Measure model fairness mathematically — and understand why you cannot have all metrics at once
There are dozens of proposed fairness metrics, but four are most commonly used in practice. Understanding what each measures — and what it doesn't — is essential.
P(Ŷ=1 | A=0) = P(Ŷ=1 | A=1) The positive prediction rate should be equal across groups A (e.g., race, gender). Easy to measure. Doesn't account for whether underlying rates differ. Appropriate when you believe qualification rates should be equal across groups.
P(Ŷ=1 | Y=1, A=0) = P(Ŷ=1 | Y=1, A=1) AND P(Ŷ=1 | Y=0, A=0) = P(Ŷ=1 | Y=0, A=1) Both true positive rates AND false positive rates should be equal across groups. Stronger than demographic parity. The COMPAS standard ProPublica was applying.

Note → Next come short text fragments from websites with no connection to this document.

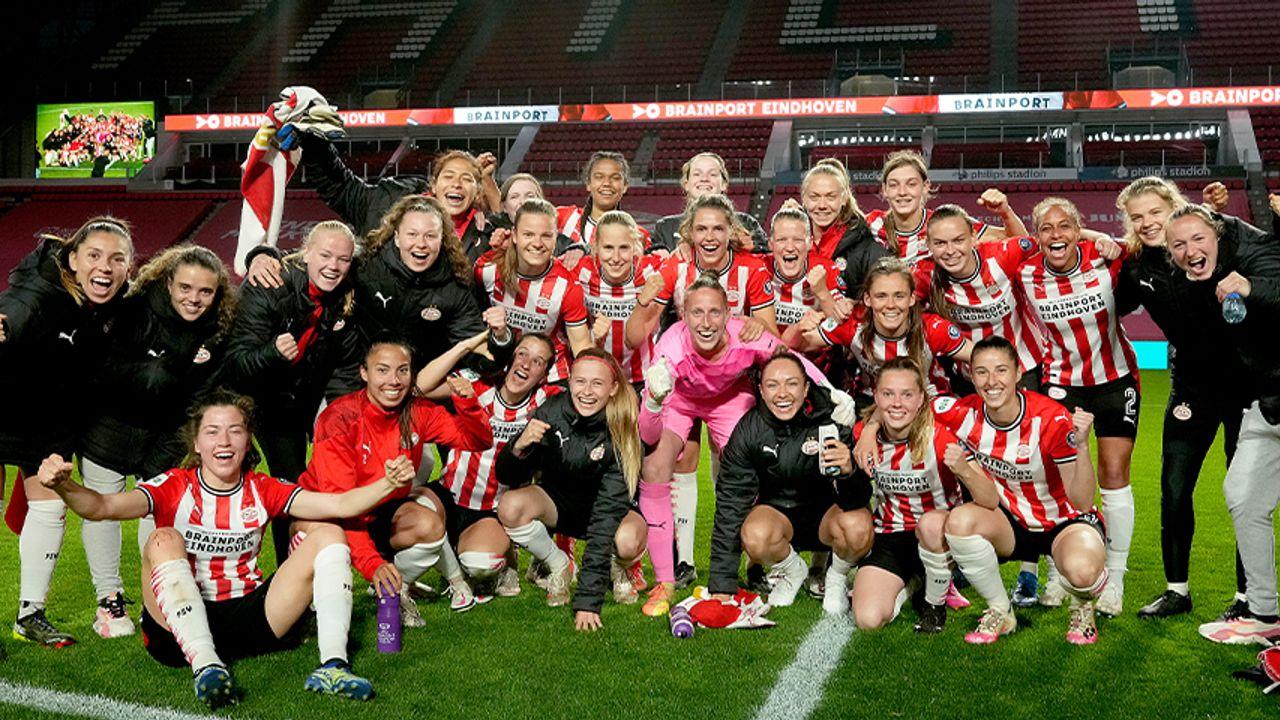 PSV Vrouwen beleeft droomdebuut in Philips Stadion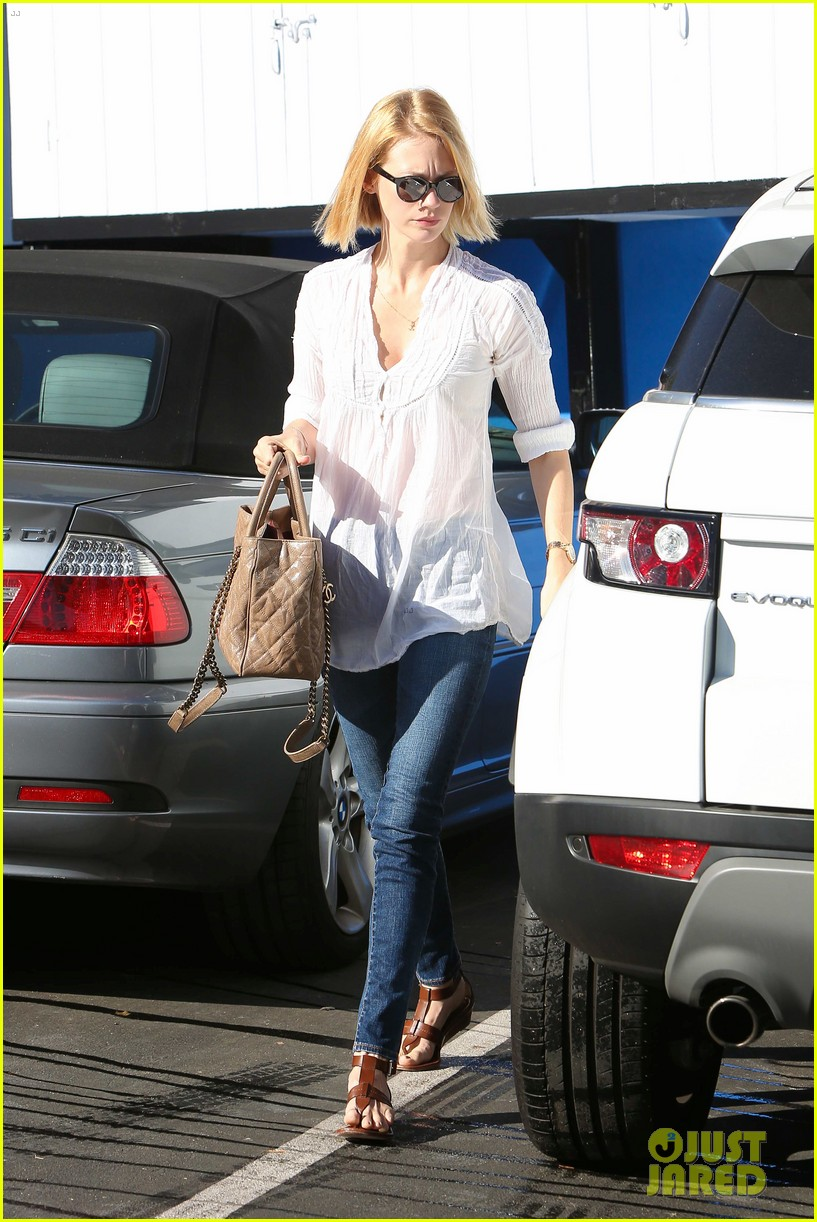 january jones election day voter 15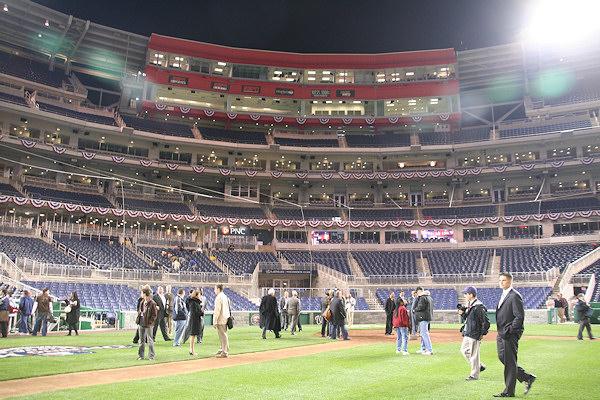 Nationals Park - estadio de los Nacionales de Washington Stadium-080327-teamhomecoming-091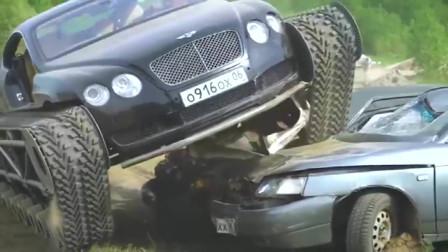 """小伙给宾利换上""""坦克""""底盘,直接碾压两辆车,这动力真牛!"""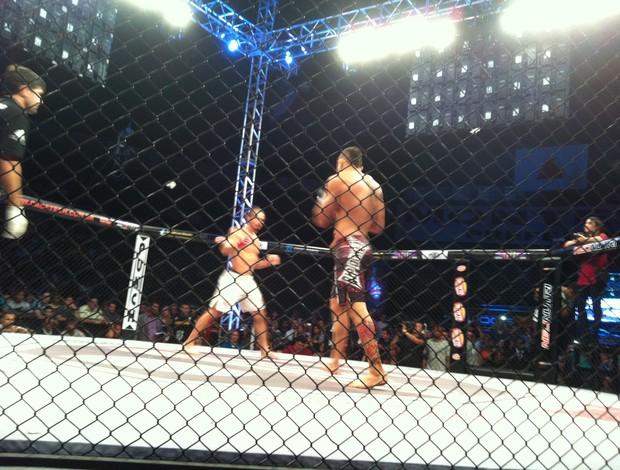 Julio César e André Sergipano na disputa pelo cinturão até 84kg (Foto: Maria Ribeiro/Globoesporte.com)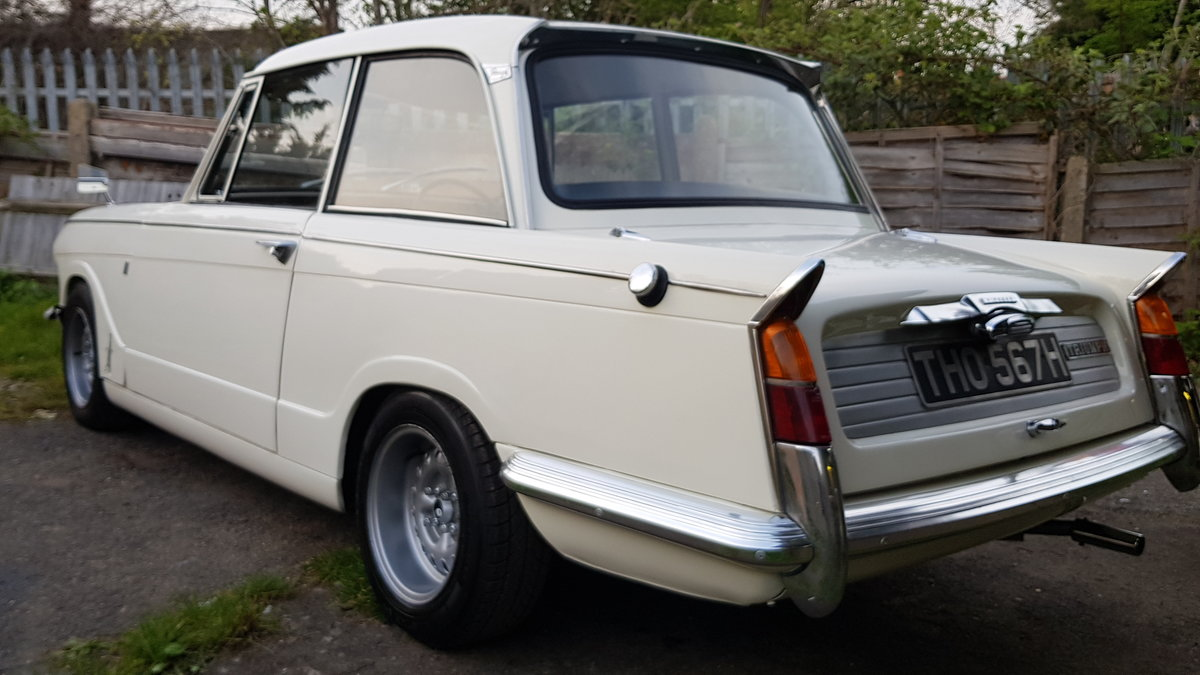 1970 Triumph Vitesse Mk2 Saloon with overdrive SOLD (picture 5 of 6)
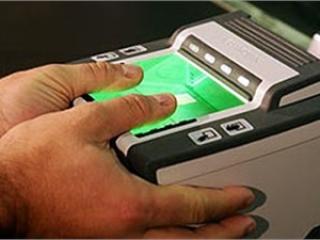 У иностранцев снимут отпечатки пальцев при въезде в РФ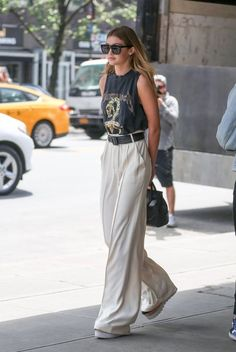 Is Fashion starting to grow into this sophisticated woman, or what? Dressy pants are the new IT look, or trend if you will of 2017 summer. They crept up upon us like a sly spy and we love them even mo Dressy Pants. Are They The New Skirts Of Street Style Blog, Looks Street Style, Looks Style, Looks Cool, Casual Looks, Wide Leg Pants Street Style, Paris Street Style Summer, Pants Style, Smart Casual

P(Y=1 | Ŷ=p, A=0) = P(Y=1 | Ŷ=p, A=1) = p A prediction of 70% risk should mean 70% probability of the outcome, regardless of group membership. The standard Northpointe was applying.
Similar individuals should receive similar predictions. Requires a similarity metric over individuals — which is itself contentious.
from fairlearn.metrics import MetricFrame, demographic_parity_difference, equalized_odds_difference
from sklearn.metrics import accuracy_score, precision_score
# Evaluate model by demographic group
mf = MetricFrame(
metrics={"accuracy": accuracy_score, "precision": precision_score},
y_true=y_test,
y_pred=y_pred,
sensitive_features=sensitive_features, # e.g., gender column
)
print("By group:")
print(mf.by_group)
print()
print(f"Overall accuracy: {mf.overall['accuracy']:.3f}")
print(f"Accuracy difference across groups: {mf.difference()['accuracy']:.3f}")
# Specific fairness metrics
dpd = demographic_parity_difference(y_test, y_pred, sensitive_features=sensitive_features)
eod = equalized_odds_difference(y_test, y_pred, sensitive_features=sensitive_features)
print(f"Demographic parity difference: {dpd:.3f} (0 = perfectly fair)")
print(f"Equalized odds difference: {eod:.3f} (0 = perfectly fair)")